### [Work to complete]
(1) From the PAETEC delisting announcement, list every business entity named, meaning each corporation or company, but not government offices or agencies.
(2) Condense the paragraph of the PAETEC delisting announcement that begins "FAIRPORT, N.Y." into a short bulleted list that keeps its main facts.
(3) Write the next part of the PAETEC delisting announcement, picking up right after its final sentence.

-------- Passage provided --------

PAETEC Announces Voluntary Delisting from NASDAQ Global Select Market

FAIRPORT, N.Y.--()--PAETEC Holding Corp. (NASDAQ GS: PAET) (“PAETEC”) announced today that it has notified The NASDAQ Stock Market LLC (“NASDAQ”) of its intent to delist its common stock from the NASDAQ Global Select Market following the completion of its merger with Peach Merger Sub, Inc., a wholly-owned subsidiary of Windstream Corporation (NASDAQ GS: WIN), pursuant to an Agreement and Plan of Merger, dated as of July 31, 2011, among PAETEC, Peach Merger Sub, Inc. and Windstream Corporation. The merger will become effective at 11:59 p.m. today, in accordance with the terms of a certificate of merger filed today with the Secretary of State of the State of Delaware as part of the closing process. PAETEC has requested today that NASDAQ file with the U.S. Securities and Exchange Commission a Form 25 relating to the delisting of PAETEC’s common stock from the NASDAQ Global Select Market. Trading of PAETEC’s common stock on the NASDAQ Global Select Market will be suspended effective immediately.

-------- Data extract --------

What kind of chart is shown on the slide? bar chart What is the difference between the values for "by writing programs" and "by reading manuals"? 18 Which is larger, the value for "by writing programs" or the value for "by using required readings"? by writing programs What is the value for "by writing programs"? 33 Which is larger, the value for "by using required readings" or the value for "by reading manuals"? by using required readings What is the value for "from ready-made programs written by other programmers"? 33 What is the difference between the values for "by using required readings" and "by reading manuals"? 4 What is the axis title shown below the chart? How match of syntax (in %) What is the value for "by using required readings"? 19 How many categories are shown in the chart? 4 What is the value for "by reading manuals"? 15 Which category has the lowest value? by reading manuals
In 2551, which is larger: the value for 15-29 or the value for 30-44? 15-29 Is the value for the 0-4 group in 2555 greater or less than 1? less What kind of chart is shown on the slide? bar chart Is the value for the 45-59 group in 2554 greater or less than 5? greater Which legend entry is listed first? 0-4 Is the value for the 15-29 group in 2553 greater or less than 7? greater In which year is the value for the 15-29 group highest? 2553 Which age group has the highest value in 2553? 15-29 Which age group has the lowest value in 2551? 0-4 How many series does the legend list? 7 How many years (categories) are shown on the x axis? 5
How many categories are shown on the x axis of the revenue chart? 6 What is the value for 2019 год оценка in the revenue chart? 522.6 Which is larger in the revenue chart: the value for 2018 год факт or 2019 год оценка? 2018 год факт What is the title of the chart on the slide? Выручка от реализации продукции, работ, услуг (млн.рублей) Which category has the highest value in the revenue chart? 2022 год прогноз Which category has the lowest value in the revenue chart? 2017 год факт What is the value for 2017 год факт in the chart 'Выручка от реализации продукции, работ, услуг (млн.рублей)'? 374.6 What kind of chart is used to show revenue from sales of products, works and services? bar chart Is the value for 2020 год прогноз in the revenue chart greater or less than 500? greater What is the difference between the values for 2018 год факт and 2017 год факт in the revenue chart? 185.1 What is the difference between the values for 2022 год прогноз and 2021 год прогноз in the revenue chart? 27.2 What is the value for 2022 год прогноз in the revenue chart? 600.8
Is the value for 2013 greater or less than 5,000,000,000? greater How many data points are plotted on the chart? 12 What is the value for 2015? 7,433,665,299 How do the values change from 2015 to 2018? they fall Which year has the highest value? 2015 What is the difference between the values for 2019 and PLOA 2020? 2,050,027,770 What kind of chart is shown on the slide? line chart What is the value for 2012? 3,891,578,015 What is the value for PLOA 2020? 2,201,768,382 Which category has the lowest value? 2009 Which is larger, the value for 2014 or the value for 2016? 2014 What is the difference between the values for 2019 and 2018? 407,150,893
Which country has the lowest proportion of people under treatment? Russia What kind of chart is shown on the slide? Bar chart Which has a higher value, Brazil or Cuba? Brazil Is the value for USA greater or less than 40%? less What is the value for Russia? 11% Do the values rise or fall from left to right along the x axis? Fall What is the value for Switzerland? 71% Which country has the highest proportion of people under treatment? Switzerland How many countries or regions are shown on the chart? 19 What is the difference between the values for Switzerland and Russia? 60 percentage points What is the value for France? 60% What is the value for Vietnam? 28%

--------

### [Answers for each item]
(1)
- PAETEC Holding Corp.
- The NASDAQ Stock Market LLC
- Peach Merger Sub, Inc.
- Windstream Corporation

(2)
- PAETEC Holding Corp. has told NASDAQ it intends to delist its common stock from the NASDAQ Global Select Market.
- The delisting follows PAETEC's merger with Peach Merger Sub, Inc., a wholly-owned subsidiary of Windstream Corporation, under a merger agreement dated July 31, 2011.
- The merger takes effect at 11:59 p.m. today under a certificate of merger filed with the Delaware Secretary of State.
- PAETEC has asked NASDAQ to file a Form 25 with the U.S. Securities and Exchange Commission for the delisting.
- Trading of PAETEC's common stock on the NASDAQ Global Select Market is suspended immediately.

(3)
As previously announced, the merger transaction was approved by PAETEC stockholders at a special meeting of stockholders held on October 27, 2011. Upon completion of the merger, PAETEC stockholders will receive 0.460 shares of Windstream common stock for each share of PAETEC common stock they own as of the effective time of the merger.

About PAETEC

PAETEC (NASDAQ GS: PAET) is personalizing communications and energy solutions in 86 of the top 100 metropolitan areas across the United States. We offer a comprehensive suite of network services (voice, data and fiber solutions), as well as managed services, cloud and data center services, software and technology, and energy services. For more information, visit www.paetec.com.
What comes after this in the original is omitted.